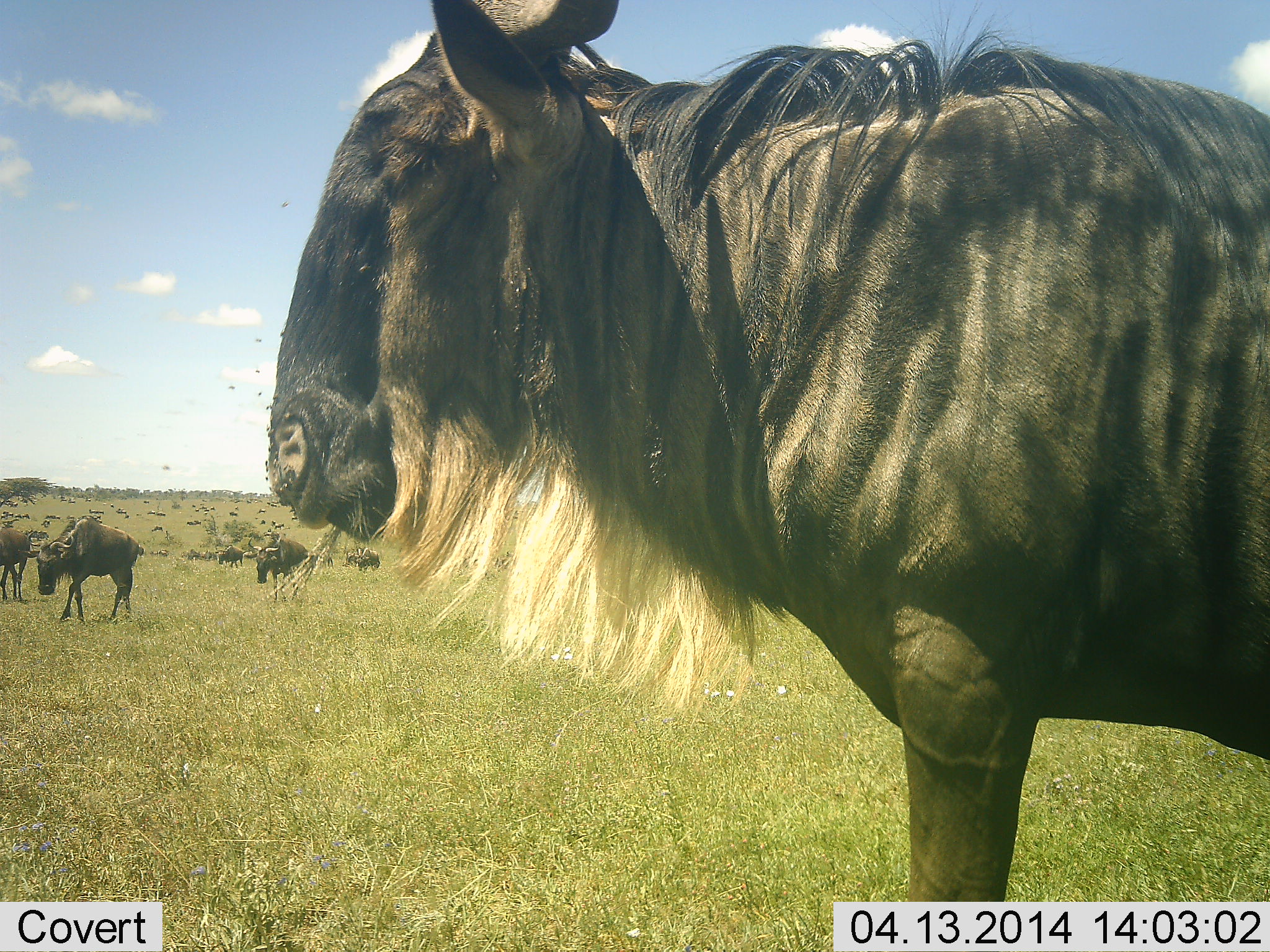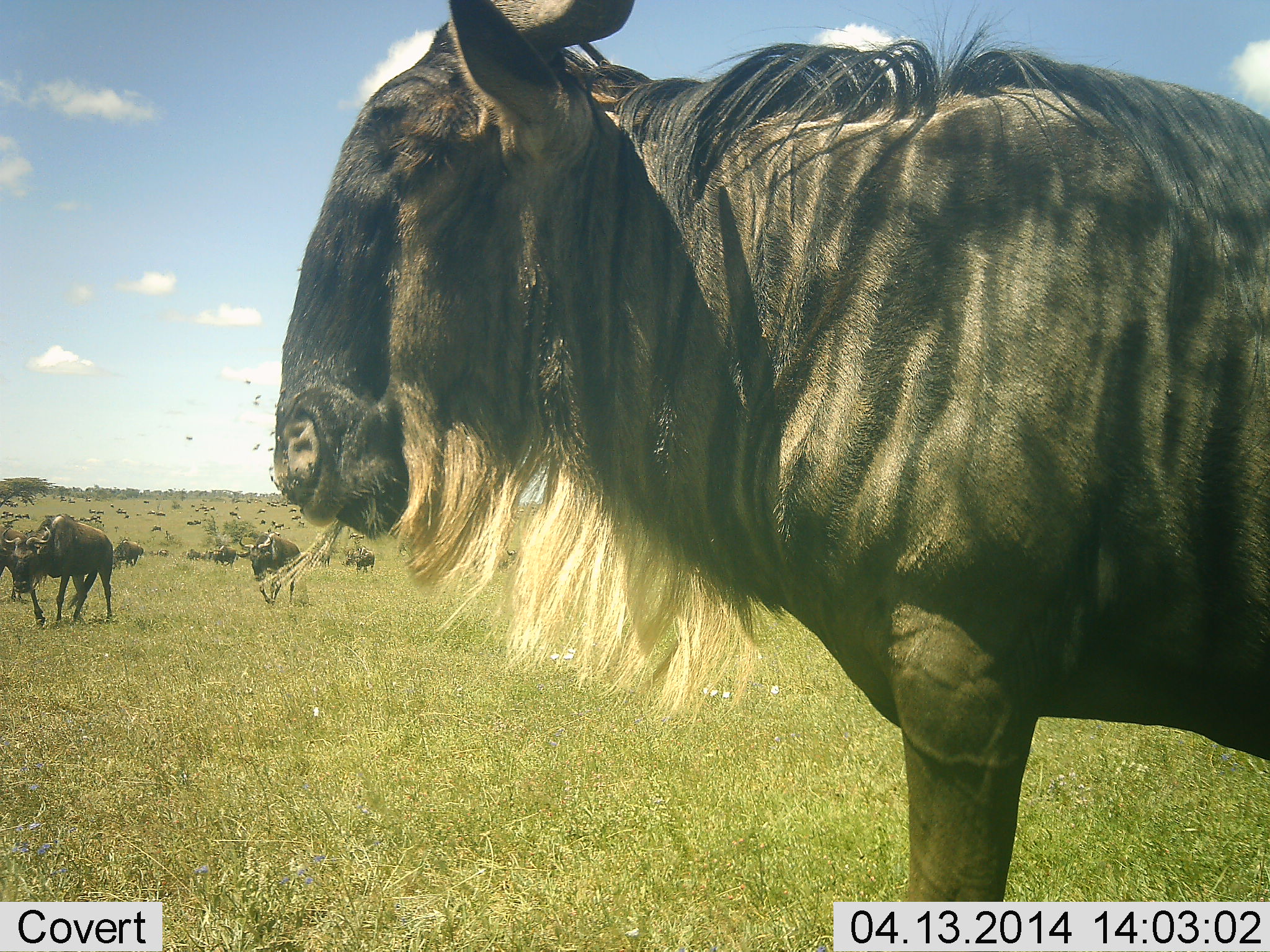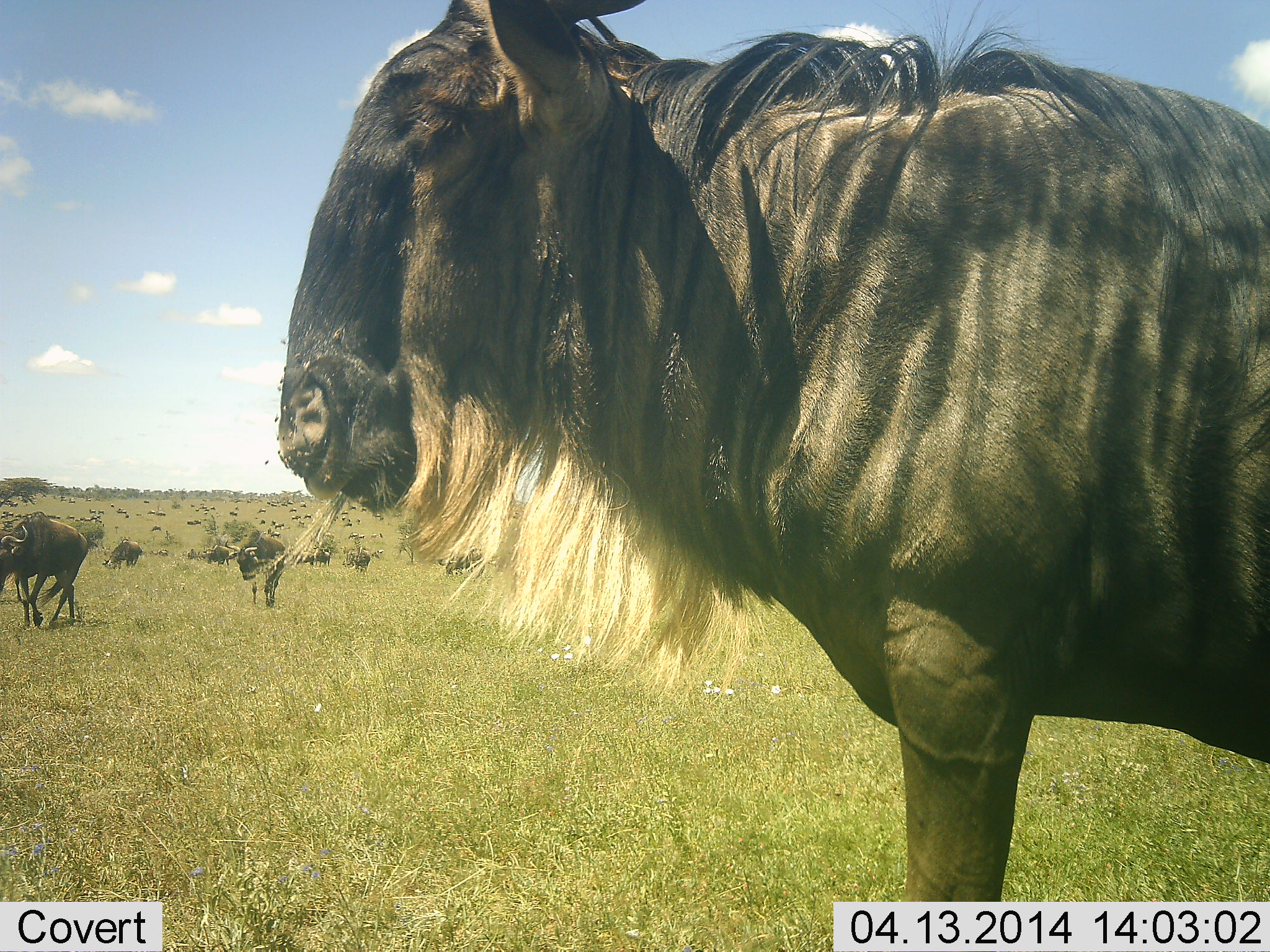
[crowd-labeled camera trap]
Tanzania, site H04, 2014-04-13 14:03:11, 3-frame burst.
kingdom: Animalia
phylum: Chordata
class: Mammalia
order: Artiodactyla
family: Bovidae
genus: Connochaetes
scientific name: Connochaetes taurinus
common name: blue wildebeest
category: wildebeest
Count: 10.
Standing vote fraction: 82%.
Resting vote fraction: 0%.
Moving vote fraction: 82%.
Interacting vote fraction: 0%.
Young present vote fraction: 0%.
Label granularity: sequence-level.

● DESCRIPTION OF THE TASK:
What is the number of lines in the data that contain "vote"? Write that number and nothing else.

● WRITTEN RESPONSE:
5